• **READING TEXT**:
>> begin

We live in an age when digital devices is everywhere. We live with our computers, phones, cameras that all can convert the analog signals into digital signals. In this way massive data are produced everyday which seem to be messy but can be powerful by data mining. We call this big data.
Before the discussion of big data, we have to figure out what is data. Data do not equal information. According to Merriam-Webster dictionary, Data are information that are readable to machines. Or in other words, data are collection of 0’s and 1’s that carry information. So books are not data until someone like Google digitalize them. With massive data that seem to be messy for human, the most important thing is how to make use of them. There are many projects such as Understanding Shakespeare, MoEML and Google ngram Viewer show effective ways to make use of big data by data mining and infographics.
But as for doing literature study with big data, there are some scholars like Jean-François Lyotard claim their radical idea that this will destroy the humanity behind literature. I understand their concerns but they are really overreacted. Big data is just a tool used for literature study that can gives us a different view of literature. We use big data but we do not deny the importance of human in literature study. We use Google ngram Viewer to do literature study or technically macroanalysis but that does not mean that our scholars all retire and let machines do everything. The human is always dominating the study of literature but with a modern and powerful tool to see hidden aspects that cannot be found without big data. So our scholars get a powerful tool rather than become slaves of machines.

>> end

• **SOURCE MATERIAL**:
>> begin

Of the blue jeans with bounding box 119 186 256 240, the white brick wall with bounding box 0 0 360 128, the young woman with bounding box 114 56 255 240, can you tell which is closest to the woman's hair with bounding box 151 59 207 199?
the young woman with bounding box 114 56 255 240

>> end

• **STATED GOAL 1**:
Reproduce the part of the big data essay starting at "But as for doing" and ending at "slaves of machines.".
• **STATED GOAL 2**:
Name every project that the big data essay gives as an example of making use of big data.
• **STATED GOAL 3**:
Extend the essay on big data and literary study from where it stops.
The lines after the essay play no part in what follows.

• **EXERCISE RESPONSE 1**:
But as for doing literature study with big data, there are some scholars like Jean-François Lyotard claim their radical idea that this will destroy the humanity behind literature. I understand their concerns but they are really overreacted. Big data is just a tool used for literature study that can gives us a different view of literature. We use big data but we do not deny the importance of human in literature study. We use Google ngram Viewer to do literature study or technically macroanalysis but that does not mean that our scholars all retire and let machines do everything. The human is always dominating the study of literature but with a modern and powerful tool to see hidden aspects that cannot be found without big data. So our scholars get a powerful tool rather than become slaves of machines.

• **EXERCISE RESPONSE 2**:
Understanding Shakespeare, MoEML, Google ngram Viewer

• **EXERCISE RESPONSE 3**:
“Data.” Merriam-Webster.com. Merriam-Webster, n.d. Web. 4 Oct. 2013. <http://www.merriam-webster.com/dictionary/data>.
Understanding Shakespeare. <http://www.understanding-shakespeare.com/>
MoEML. MoEML. N.p., n.d. Web. 04 Oct. 2013. <http://mapoflondon.uvic.ca/>.
Google Ngram Viewer. Computer software. Google Ngram Viewer. N.p., n.d. Web. 04 Oct. 2013. <http://books.google.com/ngrams>.
“Literature Is Not Data: Against Digital Humanities |.” N.p., n.d. Web. 04 Oct. 2013. <http://lareviewofbooks.org/essay/literature-is-not-data-against-digital-humanities/>.
Jockers, Matthew L. “On Distant Reading and Macroanalysis.” Web log post.Matthew L Jockers. N.p., n.d. Web. 04 Oct. 2013. <http://www.matthewjockers.net/2011/07/01/on-distant-reading-and-macroanalysis/>.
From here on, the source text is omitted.